Understanding the Borderline Mother by Christine Ann Lawson
Author:Christine Ann Lawson
Language: eng
Format: epub
Publisher: Jason Aronson, Inc.
Published: 2000-03-22T05:00:00+00:00
THE ALL-GOOD CHILD
“I never understood why my mother was so mean to my sister. She used to tell my sister that she was born evil . . . their fights were so awful. I hid in the corner like a coward, and tried to comfort my sister later, in secret. I felt so undeserving, guilty, and depressed because I’d been spared. My sister didn’t do anything wrong. She didn’t deserve the way my mother treated her. And I didn’t deserve the way she treated me. I wasn’t good! I was scared.”
Three years into therapy, Joanna shed the shroud of secrecy and fear that protected her true feelings about her mother. Like a blossoming flower, she opened up in the safety of the therapeutic relationship. A recent milestone gave her a new perspective. She could see where she had been and where she needed to go.

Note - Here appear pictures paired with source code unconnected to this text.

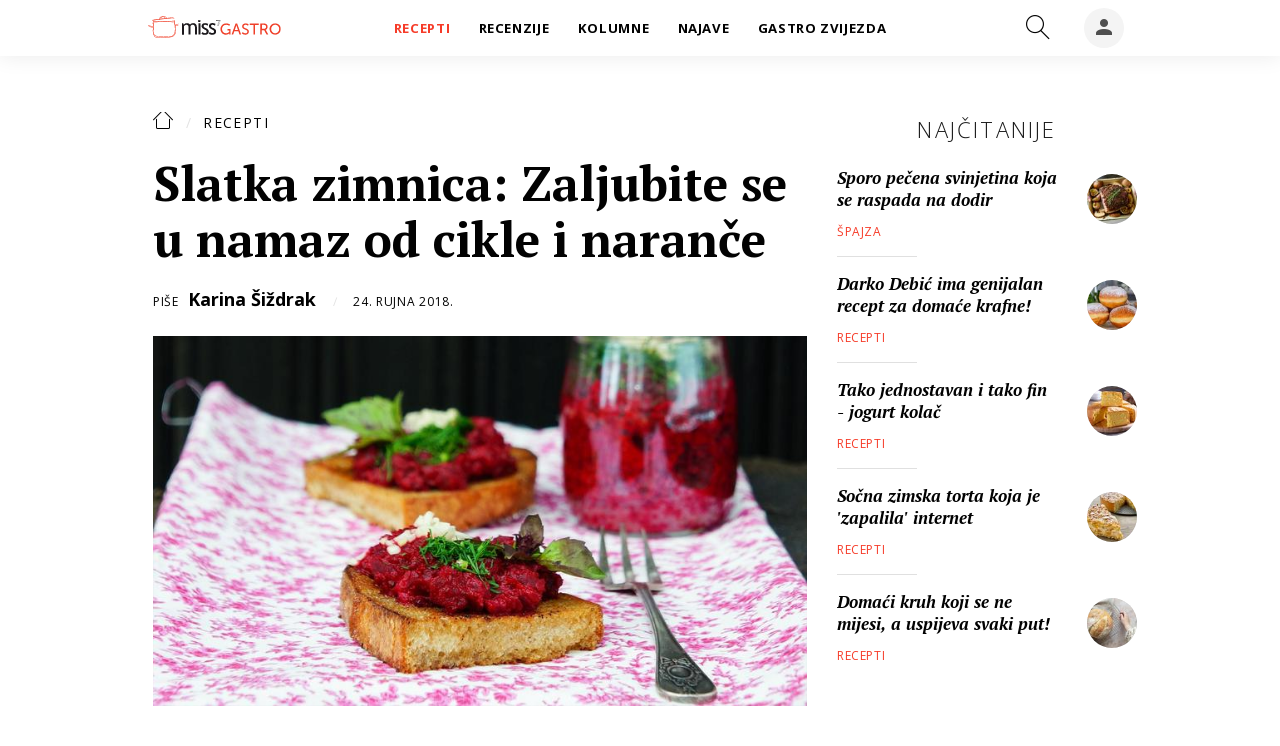

--- FILE ---
content_type: application/javascript; charset=UTF-8
request_url: https://a.teads.tv/page/120939/tag
body_size: 2030
content:
(function(w, d) {
  try {
    d = w.top.document || d; w = w.top.document ? w.top : w;
  } catch (e) {}
  var ttag = function() {
    w.teads.page(120939).placement(194246, {slider: {allow_corner_position: true, allow_top_position: true}, "css":"margin: 0px auto; max-width: 650px;","format":"inread","slot":{"selector":".article__content > p","minimum":5}}).passback(function passback() {
/* jshint ignore:start*/
var passbackHtml = "<script async src=\"https://pagead2.googlesyndication.com/pagead/js/adsbygoogle.js?client=ca-pub-7754745439366654\"      crossorigin=\"anonymous\"></script> <!-- 24sata_inarticle_teads_backfill --> <ins class=\"adsbygoogle\"      style=\"display:block\"      data-ad-client=\"ca-pub-7754745439366654\"      data-ad-slot=\"5117003807\"      data-ad-format=\"auto\"      data-full-width-responsive=\"true\"></ins> <script>      (adsbygoogle = window.adsbygoogle || []).push({}); </script>";

var passbackSlot = window.top.document.querySelectorAll(".article__content > p")[4];

var wrapper = new DOMParser().parseFromString(passbackHtml, "text/html");
var body = wrapper.getElementsByTagName("body")[0];

function cloneAttributes(element, sourceNode) {
    let attr;
    let attributes = Array.prototype.slice.call(sourceNode.attributes);
    while (attr = attributes.pop()) {
        element.setAttribute(attr.nodeName, attr.nodeValue);
    }
    element.innerHTML = sourceNode.innerHTML;
}

[].forEach.call(body.children, child => {
    passbackSlot.parentNode.insertBefore(child, passbackSlot.nextSibling);
});

var elements = wrapper.getElementsByTagName("script");
[].forEach.call(elements, element => {

    if (element.src != "") {
        var s = window.document.createElement("script");
        cloneAttributes(s, element);
        passbackSlot.parentNode.insertBefore(s, passbackSlot.nextSibling);
    } else {
        eval(element.innerHTML);
    }

});
/* jshint ignore:end*/


}).serve();
  };
  if (w.teads && w.teads.page) { ttag(); }
  else if (!w.teadsscript) {
    var s = document.createElement('script');
    s.src = 'https://static.teads.tv/static/master/media/format/v3/teads-format.min.js';
    s.async = true; s.onload = ttag; w.teadsscript = d.getElementsByTagName('head')[0].appendChild(s);
  } else {
    w.teadsscript.addEventListener('load', ttag);
  }
})(window, document);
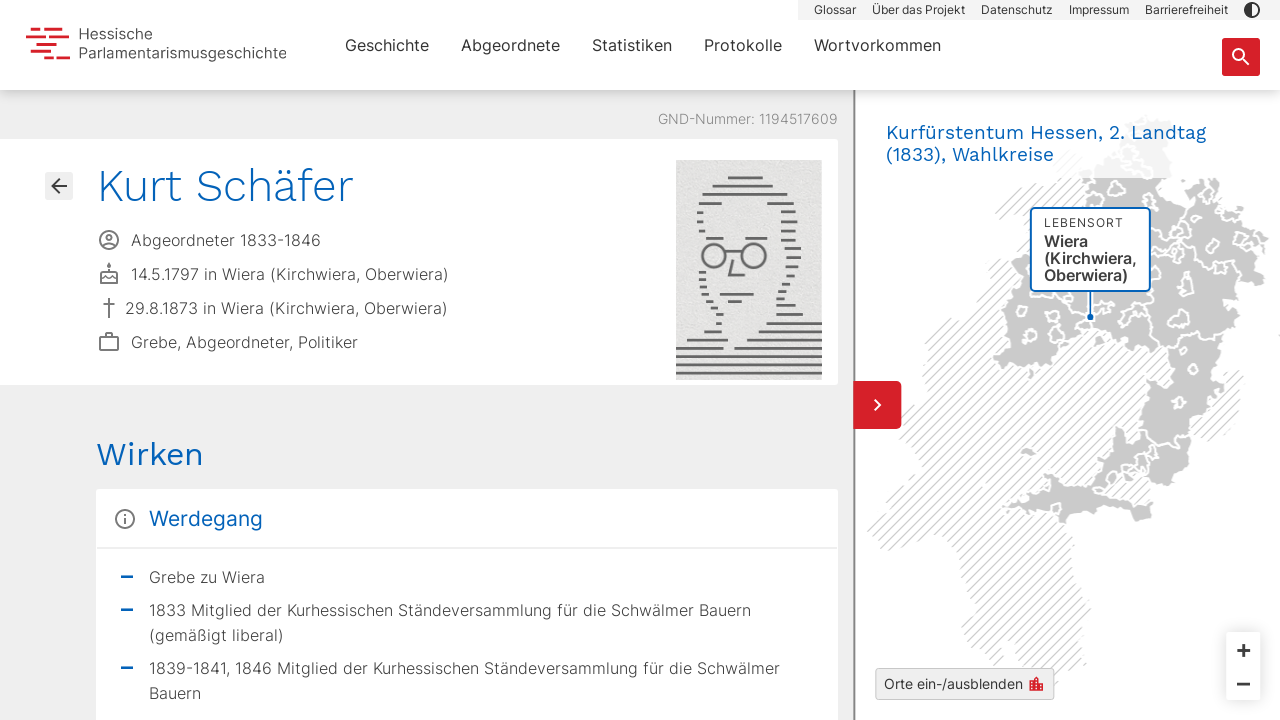

--- FILE ---
content_type: text/javascript; charset=utf-8
request_url: https://parlamente.hessen.de/_nuxt/BwEJXUrn.js
body_size: 230
content:
function e(f,n=[]){const t={};return Object.keys(f).forEach(o=>{typeof f[o]=="object"?Object.keys(f[o]).forEach(c=>{n.indexOf(c)===-1?t[o+"["+c+"]"]=f[o][c]:console.log("drop")}):n.indexOf(o)===-1&&(t[o]=f[o])}),t}export{e as t};
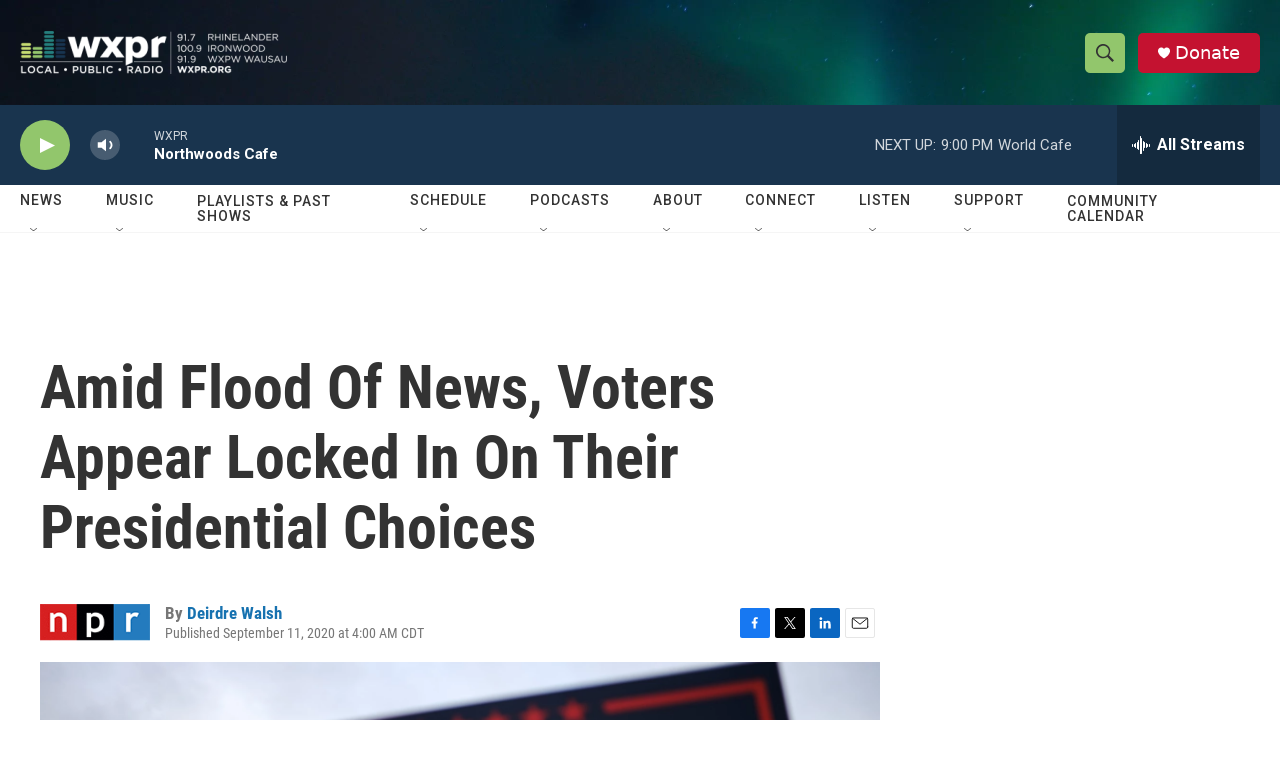

--- FILE ---
content_type: text/html; charset=utf-8
request_url: https://www.google.com/recaptcha/api2/aframe
body_size: 184
content:
<!DOCTYPE HTML><html><head><meta http-equiv="content-type" content="text/html; charset=UTF-8"></head><body><script nonce="TJyc8X4v6fJDgxZTXvaZyA">/** Anti-fraud and anti-abuse applications only. See google.com/recaptcha */ try{var clients={'sodar':'https://pagead2.googlesyndication.com/pagead/sodar?'};window.addEventListener("message",function(a){try{if(a.source===window.parent){var b=JSON.parse(a.data);var c=clients[b['id']];if(c){var d=document.createElement('img');d.src=c+b['params']+'&rc='+(localStorage.getItem("rc::a")?sessionStorage.getItem("rc::b"):"");window.document.body.appendChild(d);sessionStorage.setItem("rc::e",parseInt(sessionStorage.getItem("rc::e")||0)+1);localStorage.setItem("rc::h",'1768868759767');}}}catch(b){}});window.parent.postMessage("_grecaptcha_ready", "*");}catch(b){}</script></body></html>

“I was putting away the laundry when I noticed that my heart was beating faster than normal. I sat down on the bed and told myself that I should’ve eaten lunch. A few minutes later I felt dizzy, weak, and scared. I told myself, ‘don’t panic, this is nothing . . . it’ll go away.’ I kept folding the clothes but was concentrating on my heartbeat. My head felt light, disconnected from my body. My arms and fingers prickled. I was only 40 years old, too young for a heart attack.”
Joanna called 911. Upon arrival, the paramedics found her on the couch and took her pulse. They checked her blood oxygen level and promptly diagnosed the problem as hyperventilation. Her short, shallow breaths had saturated her blood with oxygen, thus producing the rapid heartbeat, dizziness, and tingling sensation in her hands and arms. Through therapy, Joanna discovered what triggered this episode of survival anxiety.
The toy headstone on her birthday cake had been a joke but Joanna didn’t feel like celebrating middle age. Why would her fortieth birthday trigger such anxiety? She discussed the possibility that she panicked when she realized that she had never really lived her own life. Time was running out. In subsequent sessions, her anger and resentment toward her mother began to surface.
Joanna was an all-good wife and mother. She never disobeyed, never argued, and never asserted her true self. In fact, at the time of her panic attack she was dutifully repressing her anxiety as she folded the laundry. Like an uncorked bottle that had been violently shaken, Joanna’s true feelings exploded.